▶ [Short problem]:
Rewrite all of the data below, replacing "forested hillside" with "wooded slope" and changing nothing else.

▶ [Information given]:

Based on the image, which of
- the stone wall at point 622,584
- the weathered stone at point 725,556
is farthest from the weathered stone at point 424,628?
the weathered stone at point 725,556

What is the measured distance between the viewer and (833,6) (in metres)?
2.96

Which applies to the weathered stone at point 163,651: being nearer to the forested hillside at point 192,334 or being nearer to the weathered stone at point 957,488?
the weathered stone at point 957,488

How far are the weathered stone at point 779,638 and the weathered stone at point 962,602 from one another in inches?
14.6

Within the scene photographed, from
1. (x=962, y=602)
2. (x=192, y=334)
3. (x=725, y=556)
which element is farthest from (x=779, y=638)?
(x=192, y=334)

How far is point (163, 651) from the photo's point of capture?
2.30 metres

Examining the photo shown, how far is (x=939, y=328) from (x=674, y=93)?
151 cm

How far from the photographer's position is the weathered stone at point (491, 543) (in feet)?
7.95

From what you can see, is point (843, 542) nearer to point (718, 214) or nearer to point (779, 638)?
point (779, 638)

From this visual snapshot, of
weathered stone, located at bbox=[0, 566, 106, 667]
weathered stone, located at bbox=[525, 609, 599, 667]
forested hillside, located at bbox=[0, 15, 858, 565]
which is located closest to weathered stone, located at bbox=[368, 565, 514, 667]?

▶ [Exercise output]:
Based on the image, which of
- the stone wall at point 622,584
- the weathered stone at point 725,556
is farthest from the weathered stone at point 424,628?
the weathered stone at point 725,556

What is the measured distance between the viewer and (833,6) (in metres)?
2.96

Which applies to the weathered stone at point 163,651: being nearer to the wooded slope at point 192,334 or being nearer to the weathered stone at point 957,488?
the weathered stone at point 957,488

How far are the weathered stone at point 779,638 and the weathered stone at point 962,602 from one another in inches?
14.6

Within the scene photographed, from
1. (x=962, y=602)
2. (x=192, y=334)
3. (x=725, y=556)
which element is farthest from (x=779, y=638)?
(x=192, y=334)

How far is point (163, 651) from the photo's point of capture?
2.30 metres

Examining the photo shown, how far is (x=939, y=328) from (x=674, y=93)?
151 cm

How far from the photographer's position is the weathered stone at point (491, 543) (in feet)?
7.95

From what you can see, is point (843, 542) nearer to point (718, 214) or nearer to point (779, 638)?
point (779, 638)

From this visual snapshot, of
weathered stone, located at bbox=[0, 566, 106, 667]
weathered stone, located at bbox=[525, 609, 599, 667]
wooded slope, located at bbox=[0, 15, 858, 565]
which is located closest to weathered stone, located at bbox=[368, 565, 514, 667]?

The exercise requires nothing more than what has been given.